Work to complete: Everything in the entries is to be written out exactly, except for the pictures.

Data for analysis:
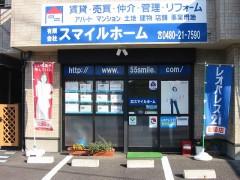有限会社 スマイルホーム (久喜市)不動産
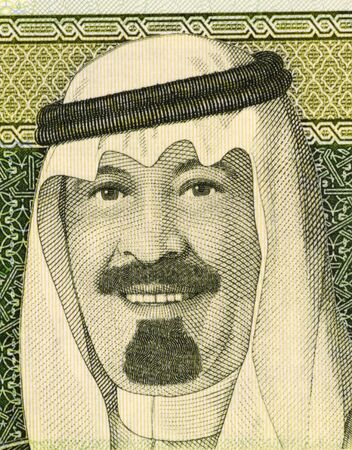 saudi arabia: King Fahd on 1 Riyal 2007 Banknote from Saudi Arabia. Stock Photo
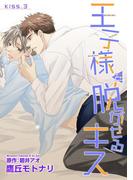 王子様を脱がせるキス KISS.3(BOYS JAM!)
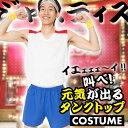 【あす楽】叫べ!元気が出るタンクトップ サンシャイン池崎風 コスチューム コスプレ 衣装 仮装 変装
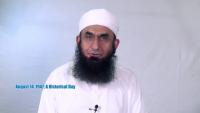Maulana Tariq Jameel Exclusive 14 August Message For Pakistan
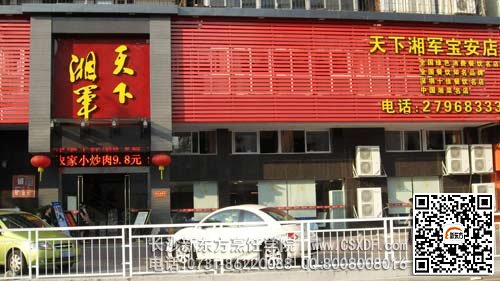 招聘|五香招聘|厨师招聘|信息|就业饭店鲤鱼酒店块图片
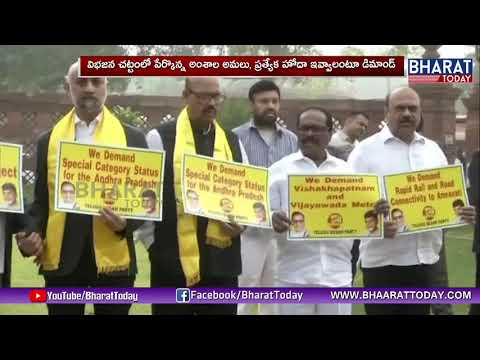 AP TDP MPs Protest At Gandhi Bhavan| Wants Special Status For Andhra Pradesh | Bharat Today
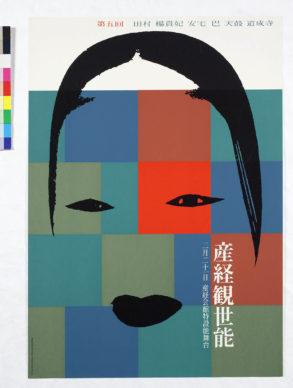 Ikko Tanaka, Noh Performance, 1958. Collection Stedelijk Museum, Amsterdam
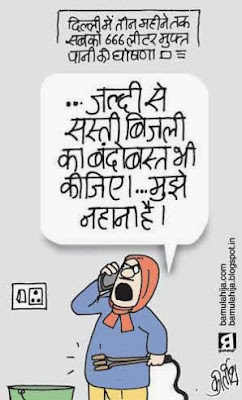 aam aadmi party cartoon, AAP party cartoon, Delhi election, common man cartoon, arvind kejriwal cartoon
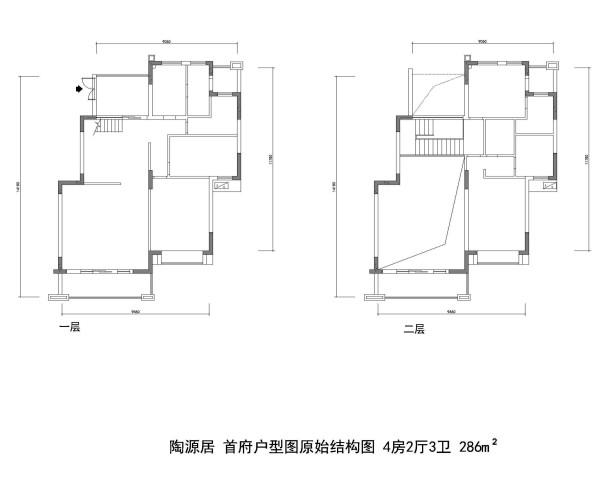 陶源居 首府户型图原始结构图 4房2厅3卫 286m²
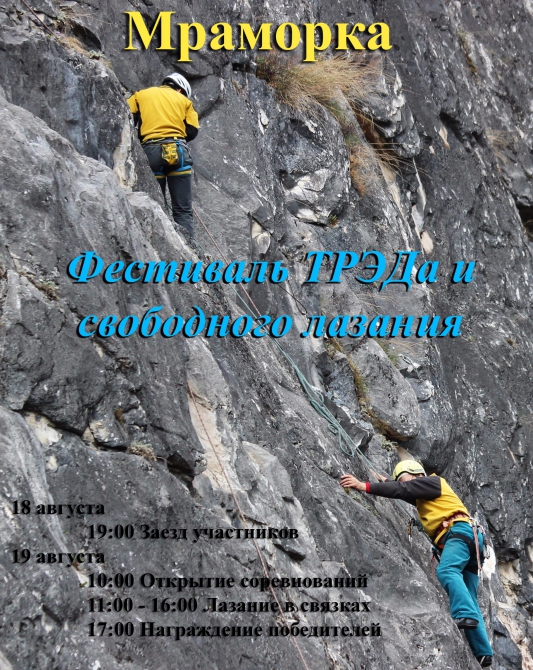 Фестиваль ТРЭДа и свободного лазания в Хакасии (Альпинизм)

Solved problem:
有限会社 スマイルホーム (久喜市)不動産
 saudi arabia: King Fahd on 1 Riyal 2007 Banknote from Saudi Arabia. Stock Photo
 王子様を脱がせるキス KISS.3(BOYS JAM!)
 【あす楽】叫べ!元気が出るタンクトップ サンシャイン池崎風 コスチューム コスプレ 衣装 仮装 変装
Maulana Tariq Jameel Exclusive 14 August Message For Pakistan
 招聘|五香招聘|厨师招聘|信息|就业饭店鲤鱼酒店块图片
 AP TDP MPs Protest At Gandhi Bhavan| Wants Special Status For Andhra Pradesh | Bharat Today
 Ikko Tanaka, Noh Performance, 1958. Collection Stedelijk Museum, Amsterdam
 aam aadmi party cartoon, AAP party cartoon, Delhi election, common man cartoon, arvind kejriwal cartoon
 陶源居 首府户型图原始结构图 4房2厅3卫 286m²
 Фестиваль ТРЭДа и свободного лазания в Хакасии (Альпинизм)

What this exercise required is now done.